**What this task involves:** In the data below, find the line containing "2. 领导制定和修订电力安全生产标准、规定，确保其得到贯彻执行。", then set down that line and every later line up to and including the line containing "三、安全设施设备责任：", exactly.

**Exercise data:**
* * * * * * * * *

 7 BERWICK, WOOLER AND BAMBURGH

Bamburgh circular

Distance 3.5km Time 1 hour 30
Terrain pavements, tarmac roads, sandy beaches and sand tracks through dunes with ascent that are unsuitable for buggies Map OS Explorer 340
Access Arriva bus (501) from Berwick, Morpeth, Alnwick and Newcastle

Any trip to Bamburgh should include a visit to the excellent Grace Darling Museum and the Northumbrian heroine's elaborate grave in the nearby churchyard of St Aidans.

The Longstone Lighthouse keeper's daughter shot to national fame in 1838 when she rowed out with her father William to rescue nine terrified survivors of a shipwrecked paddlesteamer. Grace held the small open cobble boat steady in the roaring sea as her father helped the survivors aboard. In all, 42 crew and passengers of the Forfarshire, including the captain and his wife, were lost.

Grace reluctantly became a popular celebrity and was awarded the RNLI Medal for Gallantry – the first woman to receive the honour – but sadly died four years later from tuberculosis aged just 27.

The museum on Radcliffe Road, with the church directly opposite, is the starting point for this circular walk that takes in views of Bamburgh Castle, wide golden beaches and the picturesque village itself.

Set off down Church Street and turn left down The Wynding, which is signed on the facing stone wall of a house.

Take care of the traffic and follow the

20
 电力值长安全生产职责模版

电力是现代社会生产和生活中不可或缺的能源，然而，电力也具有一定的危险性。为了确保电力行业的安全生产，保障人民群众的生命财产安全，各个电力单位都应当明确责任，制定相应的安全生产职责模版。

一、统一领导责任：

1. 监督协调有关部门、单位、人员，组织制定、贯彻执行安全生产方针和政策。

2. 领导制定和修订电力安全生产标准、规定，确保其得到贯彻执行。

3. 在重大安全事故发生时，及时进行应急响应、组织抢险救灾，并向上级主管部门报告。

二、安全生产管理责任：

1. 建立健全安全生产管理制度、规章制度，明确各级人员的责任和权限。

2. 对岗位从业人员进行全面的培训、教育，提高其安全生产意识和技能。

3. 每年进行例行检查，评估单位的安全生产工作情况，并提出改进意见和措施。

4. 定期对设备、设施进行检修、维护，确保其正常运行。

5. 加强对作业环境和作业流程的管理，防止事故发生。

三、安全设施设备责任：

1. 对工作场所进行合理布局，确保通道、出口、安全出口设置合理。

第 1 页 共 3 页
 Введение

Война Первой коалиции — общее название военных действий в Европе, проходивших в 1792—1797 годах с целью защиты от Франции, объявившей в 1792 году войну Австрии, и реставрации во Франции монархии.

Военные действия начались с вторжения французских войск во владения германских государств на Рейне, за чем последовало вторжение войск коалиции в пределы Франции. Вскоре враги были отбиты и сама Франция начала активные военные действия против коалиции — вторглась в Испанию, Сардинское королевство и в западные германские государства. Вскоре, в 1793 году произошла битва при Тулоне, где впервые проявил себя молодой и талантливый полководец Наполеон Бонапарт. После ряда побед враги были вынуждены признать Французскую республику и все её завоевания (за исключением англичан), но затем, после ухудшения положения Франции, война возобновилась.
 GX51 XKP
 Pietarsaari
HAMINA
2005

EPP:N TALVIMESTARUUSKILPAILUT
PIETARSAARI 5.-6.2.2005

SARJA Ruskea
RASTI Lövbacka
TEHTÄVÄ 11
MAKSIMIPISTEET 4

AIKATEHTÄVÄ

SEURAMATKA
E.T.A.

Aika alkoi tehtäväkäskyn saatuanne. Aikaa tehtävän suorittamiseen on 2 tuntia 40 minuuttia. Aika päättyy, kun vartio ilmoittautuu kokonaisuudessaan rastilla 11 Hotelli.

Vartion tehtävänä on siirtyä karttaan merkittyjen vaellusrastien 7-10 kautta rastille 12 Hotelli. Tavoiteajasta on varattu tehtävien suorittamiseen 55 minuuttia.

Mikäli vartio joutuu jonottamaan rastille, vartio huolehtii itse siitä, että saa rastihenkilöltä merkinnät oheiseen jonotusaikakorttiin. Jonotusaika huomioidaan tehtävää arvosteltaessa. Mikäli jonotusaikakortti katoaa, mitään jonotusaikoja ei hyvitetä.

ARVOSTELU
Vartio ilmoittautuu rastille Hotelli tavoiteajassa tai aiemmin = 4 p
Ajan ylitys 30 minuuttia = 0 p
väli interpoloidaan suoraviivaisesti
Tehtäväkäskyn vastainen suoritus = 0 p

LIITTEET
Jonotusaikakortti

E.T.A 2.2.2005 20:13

* * * * * * * * *

**Answer space:**
2. 领导制定和修订电力安全生产标准、规定，确保其得到贯彻执行。

3. 在重大安全事故发生时，及时进行应急响应、组织抢险救灾，并向上级主管部门报告。

二、安全生产管理责任：

1. 建立健全安全生产管理制度、规章制度，明确各级人员的责任和权限。

2. 对岗位从业人员进行全面的培训、教育，提高其安全生产意识和技能。

3. 每年进行例行检查，评估单位的安全生产工作情况，并提出改进意见和措施。

4. 定期对设备、设施进行检修、维护，确保其正常运行。

5. 加强对作业环境和作业流程的管理，防止事故发生。

三、安全设施设备责任：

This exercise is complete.